An Orange County man who posed as a successful sporting goods entrepreneur has been sentenced to 27 years in federal prison after admitting to a complex fraud that prosecutors said cost more than 2,000 investors $55 million.
Before his arrest in 2005, Colin Nathanson was president of Giant Golf Co., also known as Play Big Enterprises Inc., which marketed golf clubs and accessories. He pleaded guilty last year to mail fraud and was sentenced Tuesday by U.S. District Judge Cormac Carney in Santa Ana.
In admissions to the court, Nathanson acknowledged that he misled investors in his Nathanson Investment Trust into thinking they were buying ownership in a privately held Internet-based company.
Prosecutors said he represented that the company was about to conduct an initial public offering, then changed the pitch and claimed instead that it was in merger talks with a large public company.

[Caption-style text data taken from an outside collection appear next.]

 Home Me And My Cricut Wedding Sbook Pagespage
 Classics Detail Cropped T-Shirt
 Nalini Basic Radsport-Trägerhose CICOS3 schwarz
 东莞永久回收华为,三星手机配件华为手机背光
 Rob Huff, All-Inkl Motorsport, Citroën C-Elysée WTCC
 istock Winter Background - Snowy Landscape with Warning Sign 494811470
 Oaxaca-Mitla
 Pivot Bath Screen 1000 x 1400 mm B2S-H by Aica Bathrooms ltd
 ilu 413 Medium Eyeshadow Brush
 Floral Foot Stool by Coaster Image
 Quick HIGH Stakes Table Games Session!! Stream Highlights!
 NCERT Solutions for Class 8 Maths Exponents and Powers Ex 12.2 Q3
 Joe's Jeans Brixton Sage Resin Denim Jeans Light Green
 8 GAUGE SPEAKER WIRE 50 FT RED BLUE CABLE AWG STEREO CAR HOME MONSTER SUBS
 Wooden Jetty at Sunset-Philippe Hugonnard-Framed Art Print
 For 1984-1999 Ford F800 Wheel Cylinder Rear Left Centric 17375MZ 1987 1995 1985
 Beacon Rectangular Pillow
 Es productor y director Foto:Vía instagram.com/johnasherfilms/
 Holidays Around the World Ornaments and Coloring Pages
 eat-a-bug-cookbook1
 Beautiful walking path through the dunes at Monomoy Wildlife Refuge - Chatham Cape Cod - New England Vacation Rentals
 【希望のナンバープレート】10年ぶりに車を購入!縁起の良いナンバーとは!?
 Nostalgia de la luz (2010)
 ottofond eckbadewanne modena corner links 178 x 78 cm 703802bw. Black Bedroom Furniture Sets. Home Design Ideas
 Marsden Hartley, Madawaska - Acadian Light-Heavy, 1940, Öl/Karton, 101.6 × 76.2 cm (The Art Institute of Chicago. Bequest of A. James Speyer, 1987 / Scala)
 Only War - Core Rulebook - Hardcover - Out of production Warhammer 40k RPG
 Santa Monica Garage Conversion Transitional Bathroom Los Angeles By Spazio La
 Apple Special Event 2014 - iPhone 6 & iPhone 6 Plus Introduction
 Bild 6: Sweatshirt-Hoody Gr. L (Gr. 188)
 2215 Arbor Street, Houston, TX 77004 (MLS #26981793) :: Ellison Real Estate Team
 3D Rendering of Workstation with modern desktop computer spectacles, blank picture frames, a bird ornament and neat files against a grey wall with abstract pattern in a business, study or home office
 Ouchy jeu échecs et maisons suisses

In fact, Nathanson admitted, the private Internet company was fictitious and he used investors' money to keep his money-losing golf companies going and to pay for personal extravagances, including gambling expenses and payments for three houses.
In addition to the Nathanson Investment Trust scheme, which cost investors $28.4 million, Assistant U.S. Atty. Robert J. Keenan said, Nathanson also admitted to fraudulently inducing investments in various other projects, including an Internet-based casino, based on false claims that the investments paid 2% to 5% per month.
The Securities and Exchange Commission had his assets frozen in 2004, but by then the vast majority of the investors' funds had disappeared.
Nathanson, 62, who lived in Coto de Caza before his arrest, was the subject of cease-and-desist orders issued by state securities regulators in California in 1994, Ohio in 2002 and North Dakota in 2004. His scams cost victims a total of about $55 million, Keenan said.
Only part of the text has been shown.